A stronger bilateral alliance in turn is serving as a foundation for wider cooperation in new, informal "minilateral" groupings, especially the emerging JAPHUS trilateral formation with Japan.

Both the Philippines and Japan are U.S. treaty allies and have naval facilities close to Taiwan. Military interoperability and tighter strategic coordination among the JAPHUS allies will be crucial to deterring China's revanchist ambitions. Upon Tokyo's request, U.S. National Security Adviser Jake Sullivan is expected to meet with his Japanese and Philippine counterparts later this month to iron out expanded military cooperation.

Political momentum undergirds the new power grouping. Authoritative surveys show that a majority of Filipinos support tighter security cooperation with both Japan and the U.S. to check China's expansion in the South China Sea.

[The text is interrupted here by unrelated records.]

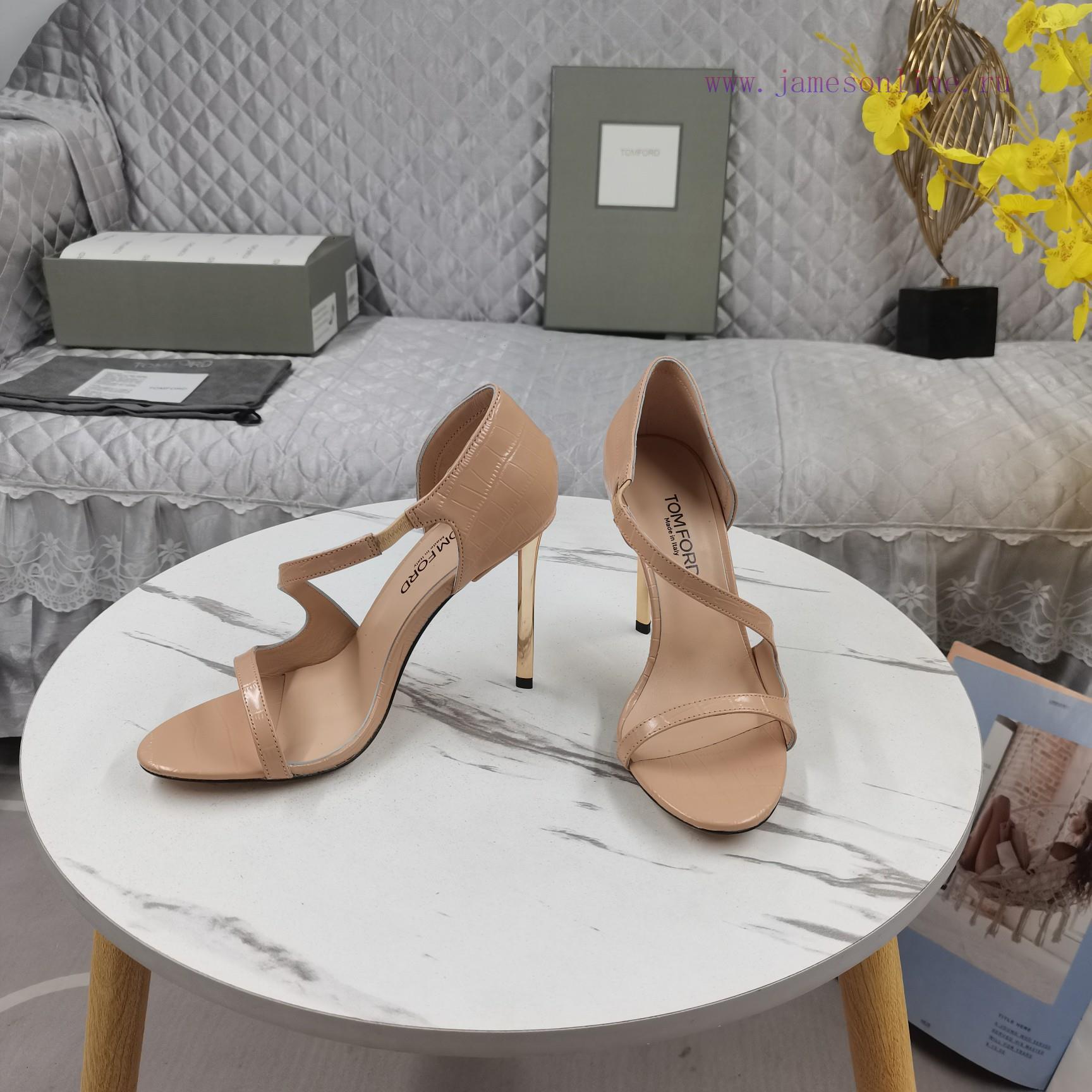 New Top Top TOM FORD2024 official website synchronizes new rear bag side empty sandalsPerfec209whe1a - Image 5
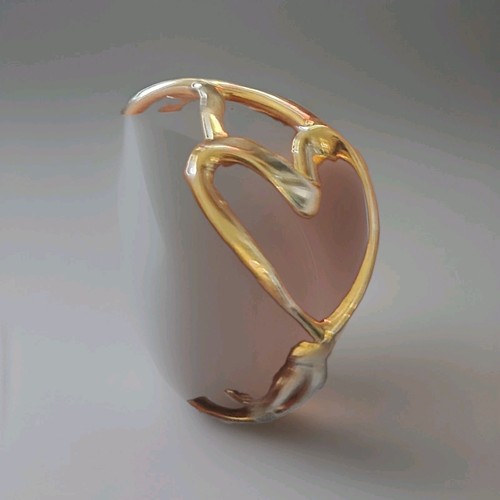 Bracciale cuore felice oro - in,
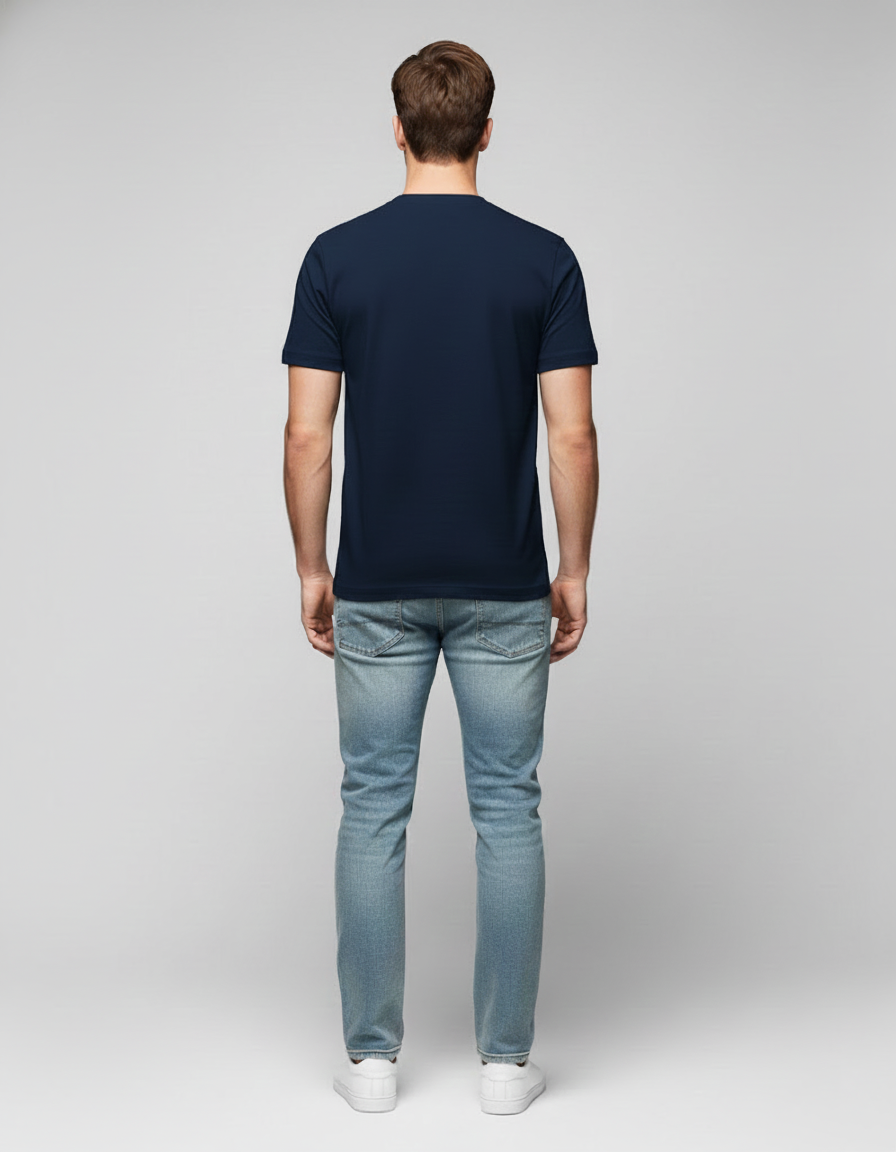 Men's ackko Dark blue T-shirts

Crucially, the Philippine Senate, which would have to ratify any major defense treaty, is supportive of enhanced security links. Senate President Miguel Zubiri has publicly backed the notion of a reciprocal base access agreement with Japan, as well as a visiting forces agreement, as "a major boost to our defense systems and practices." For its part, Japan has just launched a new security aid program to help like-minded neighbors including the Philippines.
Philippine Senate President Miguel Zubiri has publicly backed the notion of a reciprocal base access agreement with Japan, as well as a visiting forces agreement. (Sipa via AP Images)

Meanwhile, Manila is also pushing for quadrilateral security cooperation such as joint patrols in the South China Sea that would include Australia. The four countries will conduct their largest-ever joint exercises this month, with as many as 17,000 troops expected to attend the Philippines' annual Balikatan drills, this time being held close to the disputed Scarborough Shoal.

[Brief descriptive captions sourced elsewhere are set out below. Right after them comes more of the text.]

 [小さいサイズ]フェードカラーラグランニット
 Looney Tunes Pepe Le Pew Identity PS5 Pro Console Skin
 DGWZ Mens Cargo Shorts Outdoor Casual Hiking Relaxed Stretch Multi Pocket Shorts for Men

Last year, the Philippines conducted quadrilateral drills involving Japan, South Korea and the U.S. as part of the Kamandag exercises, with some held near the South China Sea.

 Marcos should continue to ably leverage new geopolitical alignments to boost his country's deterrence capabilities as well as to expedite the modernization of the Philippine military through the acquisition of advanced armaments and warfare training.

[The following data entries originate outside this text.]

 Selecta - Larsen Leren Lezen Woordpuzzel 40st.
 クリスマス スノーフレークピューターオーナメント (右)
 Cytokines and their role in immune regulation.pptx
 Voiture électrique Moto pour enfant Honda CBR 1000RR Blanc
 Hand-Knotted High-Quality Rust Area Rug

But at the same time, Manila has to avoid excessively antagonizing China, a top trading partner.

Unsurprisingly, Beijing is already perturbed by the Philippines' strategic redirection. So Marcos must prepare for potential retribution by working with allies to protect critical infrastructure and democratic institutions from external sabotage. He should also steadily expand trade and investment relations with the West and Japan to mitigate against potential informal Chinese sanctions.

In fairness, there are indications that Manila is still hedging its bets, refusing to fully align with the West against China yet.

To stanch Beijing's fears, the Marcos administration relocated some major war games with the U.S. away from Taiwan. Manila also has yet to give Washington access to a number of its most prized northern military bases, particularly those on the islands of Fuga and Mavulis, around 100 nautical miles from Taiwan.

Over the coming years, the Marcos administration will have to constantly balance deterrence in tandem with allies and engagement with China to protect the Philippines' national interests.